All the scholars shared the astronomer’s agitation and seemed to be sincere in feeling sorry for him, without it having been necessary to give them any explanation. He tried to do so however, in the same pathetic tone with which he might have asked heaven to bear witness to his misfortune.

‘Games, do you get it? Or what they call games! While there are doubtless thinking beings in the universe who are desperately calling us on an undetected wavelength, these people divide themselves into two groups of a dozen each and play at pulling the ends of a rope, to the applause of a delirious crowd. And when –’
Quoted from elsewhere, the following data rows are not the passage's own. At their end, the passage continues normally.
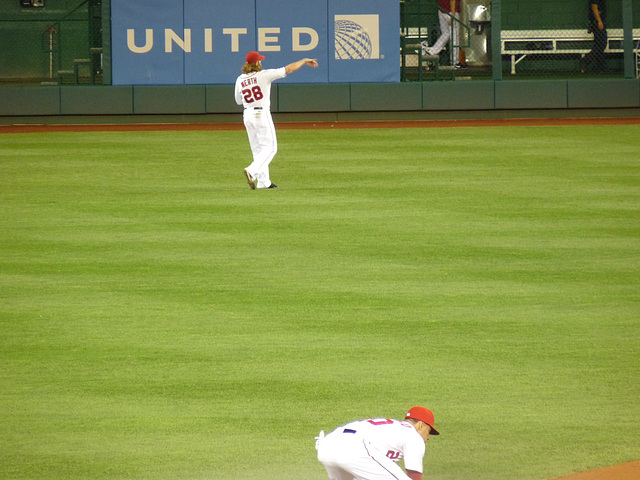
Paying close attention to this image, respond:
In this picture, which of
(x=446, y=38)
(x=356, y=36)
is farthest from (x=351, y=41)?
(x=446, y=38)

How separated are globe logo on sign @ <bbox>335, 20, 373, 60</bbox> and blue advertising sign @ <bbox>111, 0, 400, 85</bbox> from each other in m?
0.02

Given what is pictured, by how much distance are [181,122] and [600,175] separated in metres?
10.6

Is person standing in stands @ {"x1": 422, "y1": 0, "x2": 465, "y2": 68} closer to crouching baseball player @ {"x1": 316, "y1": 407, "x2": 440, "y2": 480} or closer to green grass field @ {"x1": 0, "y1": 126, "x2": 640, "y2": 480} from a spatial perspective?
green grass field @ {"x1": 0, "y1": 126, "x2": 640, "y2": 480}

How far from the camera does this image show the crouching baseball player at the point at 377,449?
429cm

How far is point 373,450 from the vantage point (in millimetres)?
4324

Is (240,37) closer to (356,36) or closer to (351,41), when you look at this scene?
(351,41)

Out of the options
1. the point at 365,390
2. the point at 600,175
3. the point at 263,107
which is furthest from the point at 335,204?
the point at 365,390

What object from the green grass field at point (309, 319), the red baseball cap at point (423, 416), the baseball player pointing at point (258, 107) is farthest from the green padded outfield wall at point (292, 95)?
the red baseball cap at point (423, 416)

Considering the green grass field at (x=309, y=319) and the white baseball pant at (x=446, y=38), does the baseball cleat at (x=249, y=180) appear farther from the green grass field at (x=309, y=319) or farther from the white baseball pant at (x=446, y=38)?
the white baseball pant at (x=446, y=38)

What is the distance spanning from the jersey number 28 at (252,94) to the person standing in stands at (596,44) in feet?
37.1

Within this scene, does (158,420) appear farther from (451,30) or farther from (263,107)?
(451,30)

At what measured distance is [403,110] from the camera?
21500 millimetres

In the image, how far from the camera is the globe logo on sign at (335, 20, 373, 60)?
21203 mm

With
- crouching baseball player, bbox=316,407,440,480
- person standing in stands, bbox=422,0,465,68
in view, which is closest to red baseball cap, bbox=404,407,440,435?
crouching baseball player, bbox=316,407,440,480
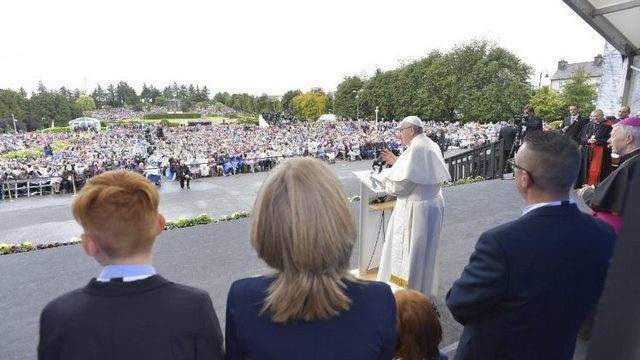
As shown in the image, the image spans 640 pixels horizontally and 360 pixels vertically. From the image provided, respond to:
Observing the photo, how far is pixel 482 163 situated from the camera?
13.3 metres

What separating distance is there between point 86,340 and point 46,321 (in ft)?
0.52

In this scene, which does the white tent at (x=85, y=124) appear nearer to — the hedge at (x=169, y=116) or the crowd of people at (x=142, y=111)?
the hedge at (x=169, y=116)

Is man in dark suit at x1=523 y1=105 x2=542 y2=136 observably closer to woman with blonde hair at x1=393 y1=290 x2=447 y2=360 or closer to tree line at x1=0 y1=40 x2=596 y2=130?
woman with blonde hair at x1=393 y1=290 x2=447 y2=360

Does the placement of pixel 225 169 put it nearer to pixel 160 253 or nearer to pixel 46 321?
pixel 160 253

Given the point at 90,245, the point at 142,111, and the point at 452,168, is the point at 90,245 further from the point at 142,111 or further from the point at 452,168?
the point at 142,111

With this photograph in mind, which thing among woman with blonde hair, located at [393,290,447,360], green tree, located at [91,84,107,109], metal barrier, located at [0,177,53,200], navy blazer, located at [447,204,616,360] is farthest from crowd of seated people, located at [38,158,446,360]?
green tree, located at [91,84,107,109]

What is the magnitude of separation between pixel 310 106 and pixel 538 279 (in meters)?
91.8

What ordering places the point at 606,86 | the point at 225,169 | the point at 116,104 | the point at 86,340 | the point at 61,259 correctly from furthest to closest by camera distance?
the point at 116,104 < the point at 225,169 < the point at 606,86 < the point at 61,259 < the point at 86,340

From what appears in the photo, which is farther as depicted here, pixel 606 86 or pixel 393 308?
pixel 606 86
‘That’s enough, old friend,’ said Yranne, interrupting him. ‘We told you that we’ve understood it all and that we share your indignation. So, in one word, what’s your conclusion? What do you think of it?’

‘Intolerable!’ yelled Zarratoff.

The guests burst out laughing.

‘So we are all agreed,’ concluded Fawell, ‘Calm down and finish your drink. You arrived just at the right moment.’

They brought him up to date with the project which was taking shape and the discussion continued.

4.

‘As I was saying,’ continued Fawell, ‘today it is our urgent duty to put a stop to this situation. We do not have the right to let the world go to ruin. In this country all men of science will agree with this.’

‘In France as well,’ declared Yranne, ‘I can guarantee it.’

‘And in England also,’ said the British man, ‘but will they be of the same opinion in the Soviet Union?’

Zarratoff made no hesitation in replying: ‘Only about thirty years ago, one would have hesitated to reply to that question. As you know, the fact of being regarded with suspicion by a part of the world, caused us to maintain a dangerous spirit of nationalism, with which even our greatest scholars were infected. Today, now that this mistrust appears to belong to the past, after we have confirmed, as you have done, the incompetence of our leaders, I can guarantee that it does not exist anymore, and that all the men of science who are worthy of the name are supporters of a rational world organisation. I would add that there is nothing surprising about it. Weren’t we the pioneers of internationalism?’

Everyone applauded his words. Without prior consultation they came to a common conclusion: at the current stage of evolution, a scientific government of the world had become a vital necessity for humanity. But objections did occur to them, as was natural for minds trained to analyse objectively all the data relating to a problem.

‘All the world’s scholars desire it. That’s fine,’ said Yranne, ‘but what about the peoples of the world? What about young people?’

‘Ruth would agree,’ asserted Fawell, ‘and all her friends as well.’

‘So would Nicolas,’ said Zarratoff, ‘we have often discussed it.’

‘Ruth and Nicolas may have been influenced by the intellectual milieu in which they have lived… But can we really be sure about all the scholars? The Chinese, for example?’